Coffee farmers risk losing cash over licence row

Tussle: At the centre of the case are 23 tonnes of berries. [File, Standard]

More than 700,000 farmers may lose out in a battle between their union and the Government over a coffee auction permit.

In 2016, former Agriculture Cabinet secretary Willy Bett published a notice in the Kenya Gazette that enacted the Coffee (general) Regulations Act, 2016, which opened the coffee trade market to traders without provision of a licence.

The regulations, which are now pitting the Kenya Planters Cooperative Union (KPCU) and the State, lifted a 2012 requirement that for a firm or union to get a trading licence at the Nairobi Coffee Exchange (NCE), it had to provide a Sh1 billion guarantee.

In a battle that has drawn in NCE, Attorney General Kihara Kariuki and the Agriculture and Food Authority (AFA), KPCU claimed the Government had held on to the 2012 regulations, which have locked out many Kenyans from the coffee trade.

It argued that High Court Judge George Odunga last year declared that the contested regulations were effective but the State had continued to lock out traders based on the old regulations on the pretext that it was still consulting on the import of the judgement.

At the centre of the dispute are 23 tonnes of coffee provided by KPCU members, which the union has said will go to waste.

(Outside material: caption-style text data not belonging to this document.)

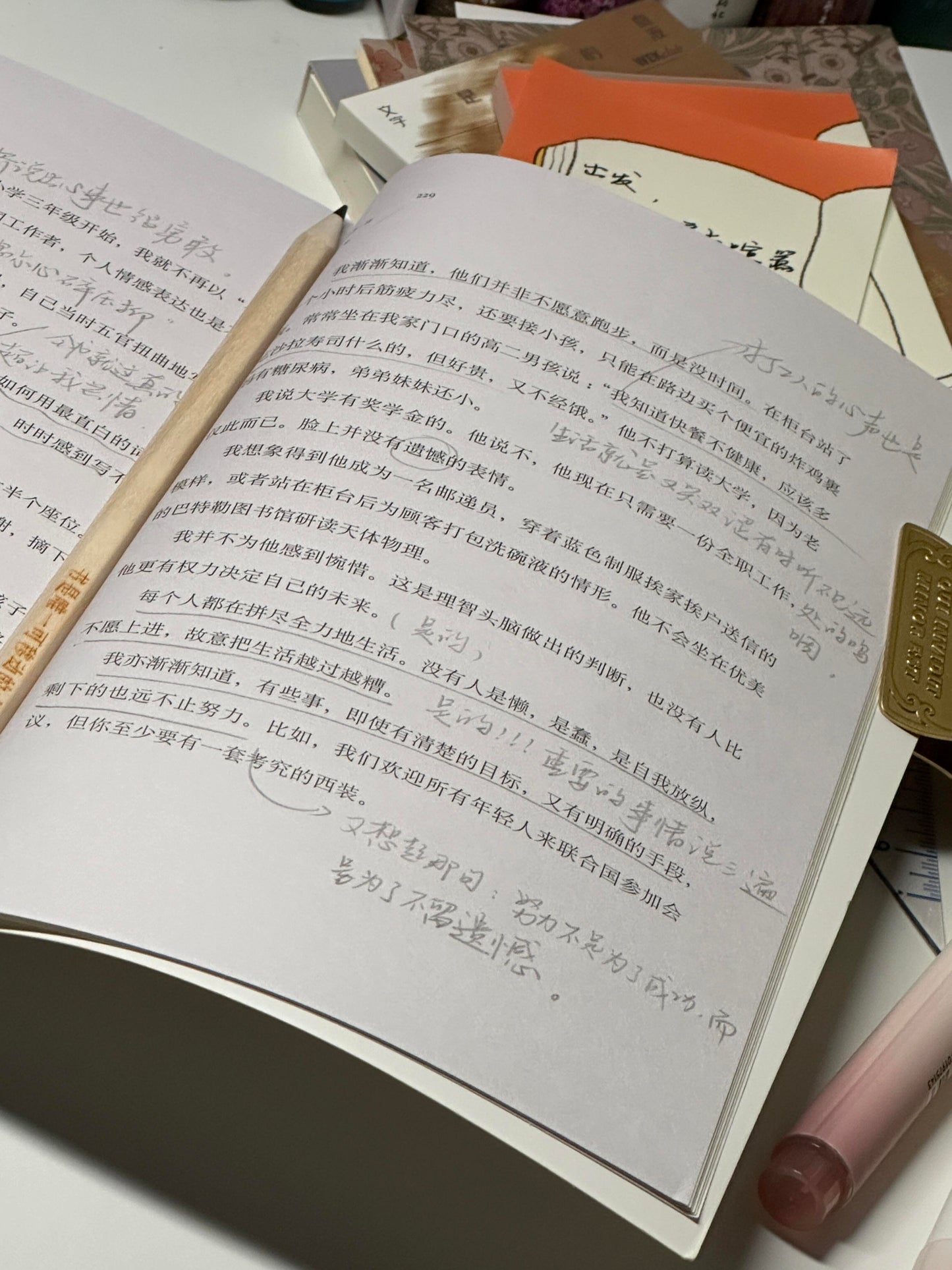 像世界一样宽广地活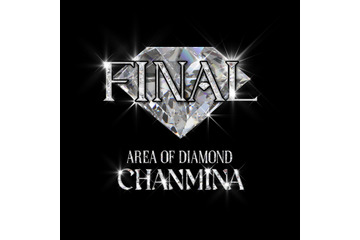 ちゃんみな、東京ドーム公演「AREA OF DIAMOND FINAL」を7月11日と12日の2日間開催 画像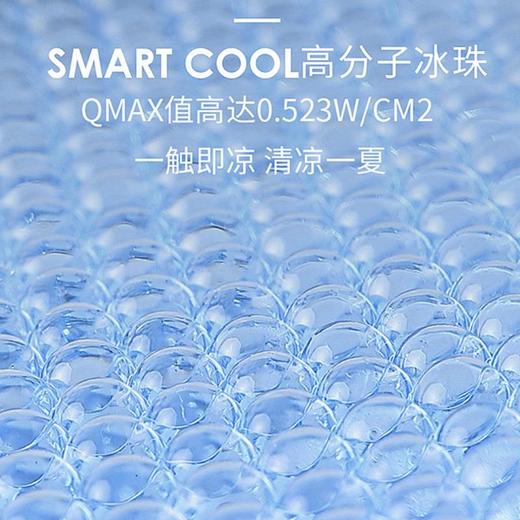 【纳凉神器·冰珠坐垫】办公室久坐透气冰垫夏天冰丝坐垫屁股垫凉席椅子垫凳子垫凉垫座垫 商品图1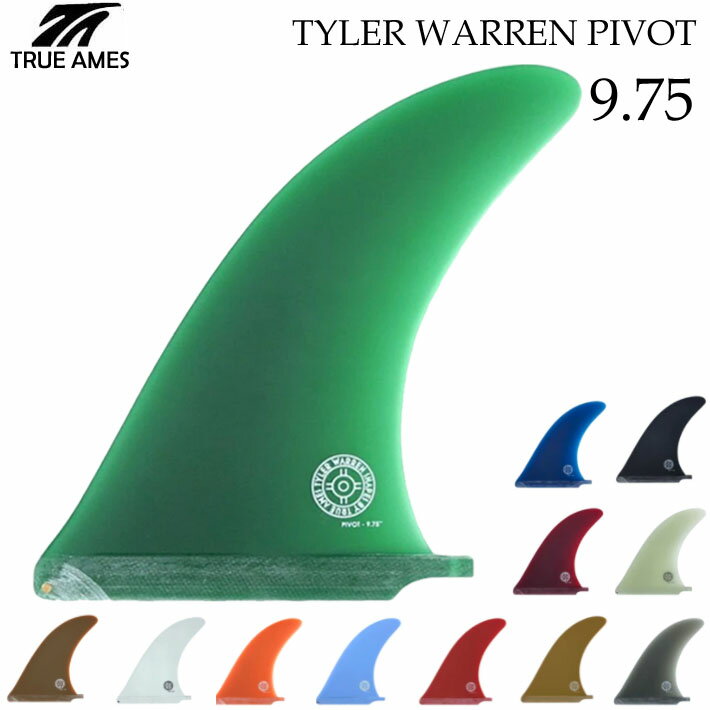 楽天市場】tyler warren finの通販 楽天市場】tyler warren finの通販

The AG, on the other hand, has argued that KPCU cannot participate in the auction as it does not have a marketing agent licence.

“Pursuant to the Coffee Regulations 2012, for the applicant to be issued with a marketing permit, it must submit a bank guarantee worth Sh1 billion,” the AG argued.

The AG added that there was no way of securing farmers in the event their union did not remit their money.

“Allowing the applicant to participate in the Nairobi Coffee Exchange without a bank guarantee exposes farmers to top losses as there is neither a guarantee nor any existing mechanisms to secure them from non-payment of their dues by the applicant,” he added.

The union claimed the AG was aware that the 2016 regulations were in place but failed to advise that traders did not require licences. The case will be heard on December 6.